==== SOURCE EXTRACT ====

In addition to slower processing speeds, normal cognitive decline in seniors may show up in recall and reaction speed. Information seems to linger on the tip of your parent's tongue. The senior may know the answer to a question but cannot quite pull it out of his mental filing cabinet. Reaction time may be slowed.

This may have implications for performance on some activities that require quick decisions or changes in attention. One such activity is driving. The age-related cognitive decline should be mild and shouldn't interfere with day to day functioning.

Normal aging also may bring decline in vision and hearing abilities. A senior who has difficulty with seeing or hearing may also have resulting difficulty in learning information. This may appear as cognitive decline when it is in fact not. Whenever possible, the use of hearing aids or glasses should remedy these difficulties.

Mild Cognitive Impairment

Mild cognitive impairment (MCI) is progressive memory loss or processing that generally happens after age 50 and is beyond what is expected with normal age-related cognitive decline.

However, MCI does not meet the list of criteria needed for a specific dementia diagnosis. A senior who has mild cognitive impairment may show signs of memory deficits that are more than expected for her age or education level while other cognitive functioning remains normal.

Also, generally, activities of daily living are completed independently and in normal fashion. Sometimes MCI is a term used in the medical field when no specific dementia diagnosis has been rendered, but symptoms have become much more distinctly obvious to family members.

====

TASKS TO CARRY OUT:
(a) From the passage on cognitive decline in seniors, list every ability it says may decline with normal aging.
(b) Continue the passage on cognitive decline in seniors from its final sentence.

==== RECORD SET ====

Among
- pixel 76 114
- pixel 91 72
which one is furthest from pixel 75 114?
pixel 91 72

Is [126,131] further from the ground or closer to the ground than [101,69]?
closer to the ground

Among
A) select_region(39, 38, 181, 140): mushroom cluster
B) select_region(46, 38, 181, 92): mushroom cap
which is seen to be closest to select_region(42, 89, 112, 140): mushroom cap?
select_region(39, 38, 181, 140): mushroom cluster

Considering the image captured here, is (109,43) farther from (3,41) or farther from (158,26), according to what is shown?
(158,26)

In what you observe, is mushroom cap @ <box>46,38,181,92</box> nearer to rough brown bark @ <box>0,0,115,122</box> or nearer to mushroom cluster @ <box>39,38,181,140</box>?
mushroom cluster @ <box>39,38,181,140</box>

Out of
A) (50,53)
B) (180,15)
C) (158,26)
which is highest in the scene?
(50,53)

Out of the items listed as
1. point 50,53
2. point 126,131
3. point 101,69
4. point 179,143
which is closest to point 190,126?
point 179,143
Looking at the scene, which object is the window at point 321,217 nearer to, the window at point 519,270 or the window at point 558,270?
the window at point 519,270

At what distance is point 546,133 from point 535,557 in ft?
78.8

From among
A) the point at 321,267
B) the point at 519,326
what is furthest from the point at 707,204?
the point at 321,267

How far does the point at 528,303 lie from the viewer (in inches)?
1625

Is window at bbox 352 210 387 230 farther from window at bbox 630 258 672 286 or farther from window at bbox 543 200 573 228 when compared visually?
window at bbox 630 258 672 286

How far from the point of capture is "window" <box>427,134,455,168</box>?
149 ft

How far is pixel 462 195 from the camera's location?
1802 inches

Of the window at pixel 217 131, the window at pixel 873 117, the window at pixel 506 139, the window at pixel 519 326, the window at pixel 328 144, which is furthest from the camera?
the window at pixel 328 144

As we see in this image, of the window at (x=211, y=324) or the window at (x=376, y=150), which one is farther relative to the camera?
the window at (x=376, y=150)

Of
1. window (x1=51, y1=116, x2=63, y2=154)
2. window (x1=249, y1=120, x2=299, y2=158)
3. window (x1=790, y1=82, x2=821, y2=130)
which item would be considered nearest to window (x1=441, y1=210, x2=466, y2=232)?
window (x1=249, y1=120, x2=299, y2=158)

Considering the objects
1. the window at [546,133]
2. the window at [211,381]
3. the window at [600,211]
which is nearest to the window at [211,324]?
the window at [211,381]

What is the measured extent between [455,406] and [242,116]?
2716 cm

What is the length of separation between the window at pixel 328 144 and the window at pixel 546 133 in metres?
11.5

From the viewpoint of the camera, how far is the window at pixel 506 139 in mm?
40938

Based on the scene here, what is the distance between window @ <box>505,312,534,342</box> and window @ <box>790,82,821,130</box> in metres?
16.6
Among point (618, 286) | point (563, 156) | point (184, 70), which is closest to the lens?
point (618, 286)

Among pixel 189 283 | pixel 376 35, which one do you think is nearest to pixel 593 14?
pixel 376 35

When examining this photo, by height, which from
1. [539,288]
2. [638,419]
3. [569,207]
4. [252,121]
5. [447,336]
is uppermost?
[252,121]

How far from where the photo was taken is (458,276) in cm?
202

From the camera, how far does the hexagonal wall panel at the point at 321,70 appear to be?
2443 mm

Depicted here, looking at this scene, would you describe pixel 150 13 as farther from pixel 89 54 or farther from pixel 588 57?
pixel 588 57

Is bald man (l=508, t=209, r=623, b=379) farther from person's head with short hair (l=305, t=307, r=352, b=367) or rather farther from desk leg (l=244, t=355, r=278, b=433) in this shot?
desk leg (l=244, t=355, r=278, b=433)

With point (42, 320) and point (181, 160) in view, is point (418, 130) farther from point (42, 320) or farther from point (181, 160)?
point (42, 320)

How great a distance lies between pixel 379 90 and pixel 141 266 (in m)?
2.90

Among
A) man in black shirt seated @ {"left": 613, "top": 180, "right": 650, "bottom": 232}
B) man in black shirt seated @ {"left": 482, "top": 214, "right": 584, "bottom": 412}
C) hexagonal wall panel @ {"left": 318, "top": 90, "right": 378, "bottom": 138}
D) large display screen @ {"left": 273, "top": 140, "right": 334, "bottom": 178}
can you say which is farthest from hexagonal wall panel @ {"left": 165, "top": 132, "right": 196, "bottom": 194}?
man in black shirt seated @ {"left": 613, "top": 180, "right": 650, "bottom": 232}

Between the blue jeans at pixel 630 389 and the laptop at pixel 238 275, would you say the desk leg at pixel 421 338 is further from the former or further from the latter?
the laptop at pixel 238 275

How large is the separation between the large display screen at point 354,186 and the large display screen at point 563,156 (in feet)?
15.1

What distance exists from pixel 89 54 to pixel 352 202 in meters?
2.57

====
==== RECORD SET ====

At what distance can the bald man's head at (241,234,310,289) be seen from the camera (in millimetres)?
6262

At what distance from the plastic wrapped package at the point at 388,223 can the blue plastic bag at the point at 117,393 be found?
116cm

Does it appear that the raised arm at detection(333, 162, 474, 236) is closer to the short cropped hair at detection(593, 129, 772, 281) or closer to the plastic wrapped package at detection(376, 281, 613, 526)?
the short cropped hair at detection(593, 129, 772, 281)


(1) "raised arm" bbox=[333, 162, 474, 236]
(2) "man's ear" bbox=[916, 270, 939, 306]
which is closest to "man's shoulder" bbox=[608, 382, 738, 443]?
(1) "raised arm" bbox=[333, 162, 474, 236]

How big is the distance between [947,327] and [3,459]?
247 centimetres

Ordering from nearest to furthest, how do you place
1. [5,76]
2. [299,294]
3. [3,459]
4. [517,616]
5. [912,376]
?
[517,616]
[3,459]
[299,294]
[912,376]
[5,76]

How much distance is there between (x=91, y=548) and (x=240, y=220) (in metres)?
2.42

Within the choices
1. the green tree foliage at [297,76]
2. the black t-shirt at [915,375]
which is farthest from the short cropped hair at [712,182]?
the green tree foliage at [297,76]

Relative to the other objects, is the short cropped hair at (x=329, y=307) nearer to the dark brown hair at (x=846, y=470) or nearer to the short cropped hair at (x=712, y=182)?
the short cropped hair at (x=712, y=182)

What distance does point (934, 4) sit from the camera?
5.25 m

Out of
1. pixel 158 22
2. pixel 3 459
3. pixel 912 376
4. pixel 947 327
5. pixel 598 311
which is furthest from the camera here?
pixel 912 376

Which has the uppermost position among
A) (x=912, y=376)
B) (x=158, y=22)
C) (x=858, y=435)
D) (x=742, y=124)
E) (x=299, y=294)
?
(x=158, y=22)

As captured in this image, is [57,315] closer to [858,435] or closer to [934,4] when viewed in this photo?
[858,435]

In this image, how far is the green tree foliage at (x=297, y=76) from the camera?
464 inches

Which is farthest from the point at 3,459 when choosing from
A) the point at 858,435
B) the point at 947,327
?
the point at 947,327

====

RESPONSES TO THE EXERCISE:
(a) Processing speed, recall, reaction speed, vision, hearing

(b)
Listening and Dementia

Do you remember a time when you were trained to practice "active" listening rather than "passive" listening? Active listening is not only beneficial in the professional work environment, but also plays an important role in communicating with those with dementia.

Listening begins with silence. Focus on what they are telling you and do not interrupt. Paraphrasing or repeating back what the person has said to you, even if it doesn't make sense, shows that you have heard what they are telling you. The goal is to show that you care and respect what they have to say.

It also may help you to understand their point of reference. It is common to feel the need to argue or to provide correction when what is said does not make sense. People with dementia often get facts wrong or remember events incorrectly. It is okay.

There is no reason to insist upon being right. Step in to the other person's world and honor their memory no matter if it is their own creation. Who knows, maybe their version is more interesting!